Si Dios no fuera familia, no sería feliz, no sería dichoso, y entonces no sería Dios. Él necesita serse el Hogar divino, y se lo es; Hogar de familia que en perfección se es Tres. Dios no podía serse ni más familia que es, ni menos; si así fuera, no sería feliz, no sería Dios, Trinidad de tan perfecto acuerdo, de tan perfecta unión, que en tres Personas se es un Dios…
¡Oh Misterio de calor amoroso, de unión perfecta, de Trinidad Una se es mi Dios…!

El Eterno Acompañado, el que siempre se es acompañado en su mismo seno, de tan acompañado que se es, ha querido, por bueno, hacernos participar de su dichosísima compañía.
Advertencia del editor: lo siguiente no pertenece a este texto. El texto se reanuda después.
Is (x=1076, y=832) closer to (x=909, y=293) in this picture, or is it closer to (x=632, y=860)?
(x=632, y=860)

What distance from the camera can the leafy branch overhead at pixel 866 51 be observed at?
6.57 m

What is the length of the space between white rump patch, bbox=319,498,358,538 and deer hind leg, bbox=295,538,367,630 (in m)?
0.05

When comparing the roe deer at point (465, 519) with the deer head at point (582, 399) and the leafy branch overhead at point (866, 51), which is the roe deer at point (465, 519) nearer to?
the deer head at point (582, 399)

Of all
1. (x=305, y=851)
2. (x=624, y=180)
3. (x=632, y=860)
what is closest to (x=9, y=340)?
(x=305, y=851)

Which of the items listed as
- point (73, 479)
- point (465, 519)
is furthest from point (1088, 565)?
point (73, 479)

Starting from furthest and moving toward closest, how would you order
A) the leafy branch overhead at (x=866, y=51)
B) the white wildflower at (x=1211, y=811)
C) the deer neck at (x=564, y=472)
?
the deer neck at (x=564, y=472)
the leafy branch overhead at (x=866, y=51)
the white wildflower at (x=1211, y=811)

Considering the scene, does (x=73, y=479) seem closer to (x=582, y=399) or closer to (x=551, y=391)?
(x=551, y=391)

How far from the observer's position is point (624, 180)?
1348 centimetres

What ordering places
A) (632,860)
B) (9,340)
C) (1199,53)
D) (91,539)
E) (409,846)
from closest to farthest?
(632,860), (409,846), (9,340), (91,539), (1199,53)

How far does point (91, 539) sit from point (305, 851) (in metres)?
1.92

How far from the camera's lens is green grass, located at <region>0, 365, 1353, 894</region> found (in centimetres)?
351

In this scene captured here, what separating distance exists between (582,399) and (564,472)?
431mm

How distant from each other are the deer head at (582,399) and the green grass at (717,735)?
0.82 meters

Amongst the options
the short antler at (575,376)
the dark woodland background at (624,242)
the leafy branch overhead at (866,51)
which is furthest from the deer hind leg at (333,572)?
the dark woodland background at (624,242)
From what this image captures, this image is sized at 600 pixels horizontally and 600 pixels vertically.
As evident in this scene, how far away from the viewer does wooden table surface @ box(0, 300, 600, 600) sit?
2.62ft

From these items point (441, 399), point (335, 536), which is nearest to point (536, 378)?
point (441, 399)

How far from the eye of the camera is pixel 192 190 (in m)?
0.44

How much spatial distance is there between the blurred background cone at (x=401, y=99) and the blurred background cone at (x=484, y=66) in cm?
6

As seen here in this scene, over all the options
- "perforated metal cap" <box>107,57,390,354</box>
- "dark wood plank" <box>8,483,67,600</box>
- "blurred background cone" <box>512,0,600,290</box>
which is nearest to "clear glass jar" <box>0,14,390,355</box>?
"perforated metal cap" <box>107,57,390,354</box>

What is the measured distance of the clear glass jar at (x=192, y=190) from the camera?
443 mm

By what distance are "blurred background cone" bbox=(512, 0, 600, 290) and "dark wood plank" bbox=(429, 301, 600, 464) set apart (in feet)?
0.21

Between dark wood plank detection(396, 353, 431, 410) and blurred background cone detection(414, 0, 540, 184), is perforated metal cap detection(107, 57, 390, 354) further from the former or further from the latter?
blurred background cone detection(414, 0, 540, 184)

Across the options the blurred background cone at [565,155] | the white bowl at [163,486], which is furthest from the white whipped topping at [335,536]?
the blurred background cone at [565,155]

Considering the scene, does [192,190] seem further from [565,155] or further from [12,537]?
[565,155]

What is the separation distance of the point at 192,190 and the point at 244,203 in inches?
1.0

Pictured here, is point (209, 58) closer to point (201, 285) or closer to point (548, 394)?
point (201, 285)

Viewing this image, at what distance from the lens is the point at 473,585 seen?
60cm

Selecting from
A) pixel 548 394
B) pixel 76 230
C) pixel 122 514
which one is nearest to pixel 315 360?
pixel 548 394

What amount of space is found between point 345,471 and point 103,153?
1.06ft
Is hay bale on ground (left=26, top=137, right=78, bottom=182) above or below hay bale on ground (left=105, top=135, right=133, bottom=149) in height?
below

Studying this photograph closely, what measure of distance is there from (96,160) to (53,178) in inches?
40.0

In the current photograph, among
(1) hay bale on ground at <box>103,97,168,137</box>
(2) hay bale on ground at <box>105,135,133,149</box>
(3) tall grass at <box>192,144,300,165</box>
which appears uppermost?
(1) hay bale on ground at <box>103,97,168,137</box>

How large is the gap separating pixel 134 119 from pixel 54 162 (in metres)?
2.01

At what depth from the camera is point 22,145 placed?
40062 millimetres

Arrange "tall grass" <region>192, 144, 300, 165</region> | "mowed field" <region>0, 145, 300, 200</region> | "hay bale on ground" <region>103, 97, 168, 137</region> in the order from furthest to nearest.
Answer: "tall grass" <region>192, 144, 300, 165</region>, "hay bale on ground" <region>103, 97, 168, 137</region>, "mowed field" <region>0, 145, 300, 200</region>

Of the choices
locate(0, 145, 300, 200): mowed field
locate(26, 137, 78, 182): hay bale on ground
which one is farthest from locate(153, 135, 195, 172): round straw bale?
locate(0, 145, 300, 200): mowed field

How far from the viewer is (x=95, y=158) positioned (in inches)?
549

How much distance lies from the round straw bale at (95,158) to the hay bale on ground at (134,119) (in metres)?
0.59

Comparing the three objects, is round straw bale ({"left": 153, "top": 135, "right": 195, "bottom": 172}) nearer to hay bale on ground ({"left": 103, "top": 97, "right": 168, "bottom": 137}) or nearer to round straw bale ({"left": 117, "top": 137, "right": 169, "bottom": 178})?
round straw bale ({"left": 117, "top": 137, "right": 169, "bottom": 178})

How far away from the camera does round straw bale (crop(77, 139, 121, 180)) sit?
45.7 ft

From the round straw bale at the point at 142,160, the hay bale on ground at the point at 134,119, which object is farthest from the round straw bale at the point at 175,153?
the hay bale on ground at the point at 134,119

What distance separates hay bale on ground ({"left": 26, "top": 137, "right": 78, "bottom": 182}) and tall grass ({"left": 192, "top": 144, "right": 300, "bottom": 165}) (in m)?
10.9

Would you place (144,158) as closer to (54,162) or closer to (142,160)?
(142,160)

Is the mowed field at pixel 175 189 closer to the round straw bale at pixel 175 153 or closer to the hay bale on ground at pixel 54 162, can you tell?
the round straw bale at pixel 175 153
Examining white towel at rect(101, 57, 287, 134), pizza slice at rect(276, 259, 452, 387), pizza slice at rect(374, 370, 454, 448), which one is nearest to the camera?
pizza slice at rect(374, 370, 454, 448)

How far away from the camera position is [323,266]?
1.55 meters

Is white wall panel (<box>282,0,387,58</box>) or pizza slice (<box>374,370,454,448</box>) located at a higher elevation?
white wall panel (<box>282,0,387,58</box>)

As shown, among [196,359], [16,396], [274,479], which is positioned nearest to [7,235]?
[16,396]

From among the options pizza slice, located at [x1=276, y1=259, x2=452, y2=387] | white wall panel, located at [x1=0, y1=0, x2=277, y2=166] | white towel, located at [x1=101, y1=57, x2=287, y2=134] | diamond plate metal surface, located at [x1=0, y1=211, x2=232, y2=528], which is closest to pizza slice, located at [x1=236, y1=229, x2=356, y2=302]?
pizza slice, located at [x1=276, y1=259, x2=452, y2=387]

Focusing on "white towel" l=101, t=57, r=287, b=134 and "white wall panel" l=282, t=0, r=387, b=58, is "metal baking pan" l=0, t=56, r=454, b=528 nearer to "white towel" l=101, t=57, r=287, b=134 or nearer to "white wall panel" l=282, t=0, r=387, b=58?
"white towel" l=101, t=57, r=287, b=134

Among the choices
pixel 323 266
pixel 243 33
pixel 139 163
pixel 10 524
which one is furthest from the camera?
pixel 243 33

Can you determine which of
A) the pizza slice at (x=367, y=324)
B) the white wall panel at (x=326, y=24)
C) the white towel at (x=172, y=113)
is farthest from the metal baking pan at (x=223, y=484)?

Y, para eso, el Eterno Acompañado se encarna habitando en un país donde será «EL SOLO…».
El Eterno Acompañado, que se es el gozo, la alegría y el acompañamiento de todos los Ángeles y los Santos, el Unigénito del Padre que, en su Voz sonora, está dando en todos los confines del Cielo, por todos los ámbitos de la Eternidad, un grito de filiación en el abrazo acompañado del Beso infinito del Espíritu Santo, en las mismas entrañas engendradoras de la paternidad del Padre…, el Hijo, «Luz de Luz y figura de la sustancia del Padre», el Acompañado por antonomasia, «VIENE A LOS SUYOS, Y LOS SUYOS NO LE RECIBIERON…».
El Verbo se encuentra, al «descender de los collados eternos», donde en Familia divina Él es el Hijo cantor, con la rudeza e incomprensión desamparadora de los hombres, pudiéndosele llamar «EL SOLO».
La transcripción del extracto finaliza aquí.